──────── Available data
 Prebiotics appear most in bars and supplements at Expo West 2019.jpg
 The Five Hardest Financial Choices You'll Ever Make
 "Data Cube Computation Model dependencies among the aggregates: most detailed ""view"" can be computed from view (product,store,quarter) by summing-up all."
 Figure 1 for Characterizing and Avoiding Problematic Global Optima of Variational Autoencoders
────────────────
──────── Available data
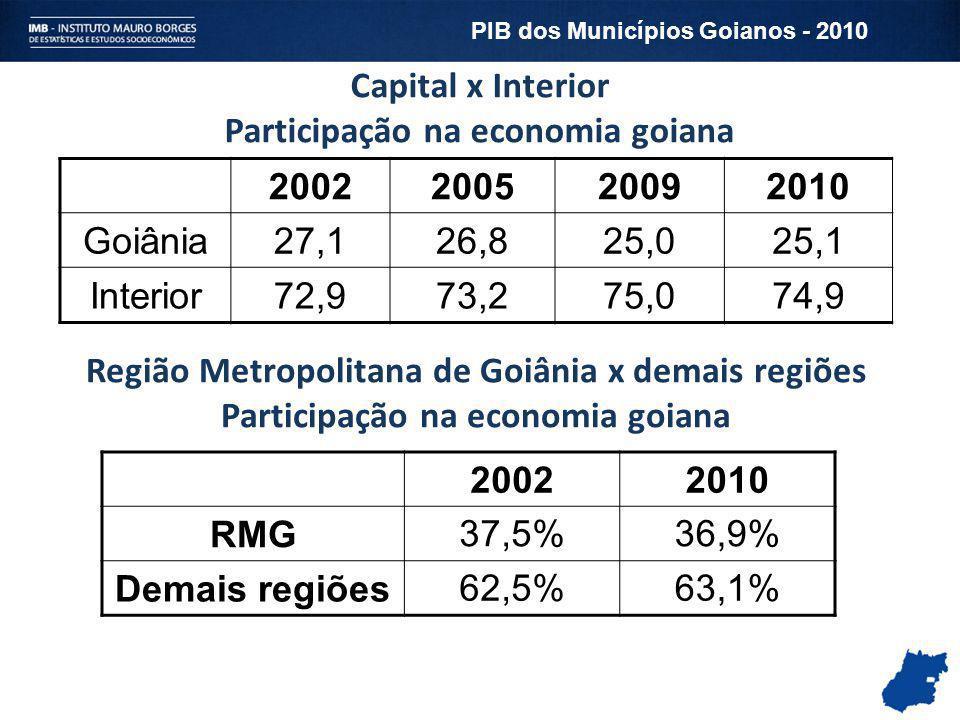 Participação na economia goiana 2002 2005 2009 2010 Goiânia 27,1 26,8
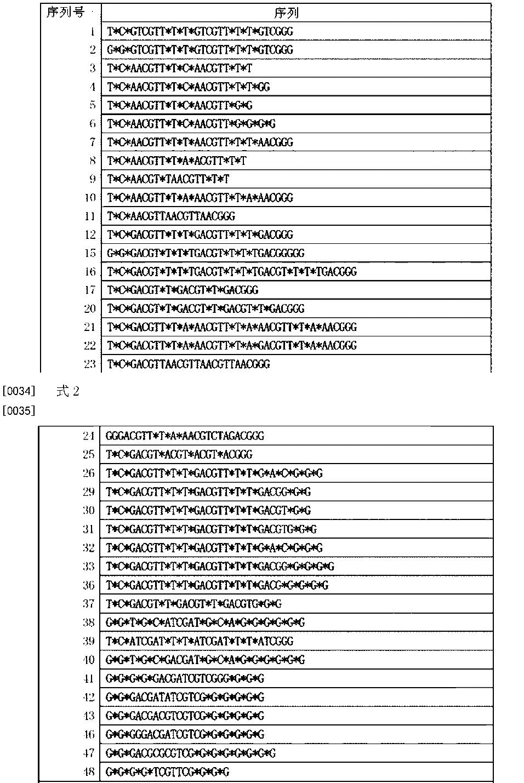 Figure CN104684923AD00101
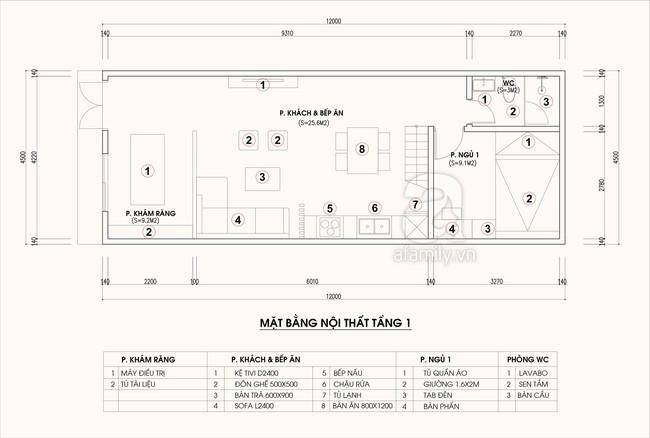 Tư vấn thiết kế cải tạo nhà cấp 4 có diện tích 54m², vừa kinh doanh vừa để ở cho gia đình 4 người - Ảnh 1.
────────────────
Task description:
Out of the listing above, reproduce exactly the lines from the one with "Prebiotics appear most" up to and including the one with "Figure 1 for".

Output below:
 Prebiotics appear most in bars and supplements at Expo West 2019.jpg
 The Five Hardest Financial Choices You'll Ever Make
 "Data Cube Computation Model dependencies among the aggregates: most detailed ""view"" can be computed from view (product,store,quarter) by summing-up all."
 Figure 1 for Characterizing and Avoiding Problematic Global Optima of Variational Autoencoders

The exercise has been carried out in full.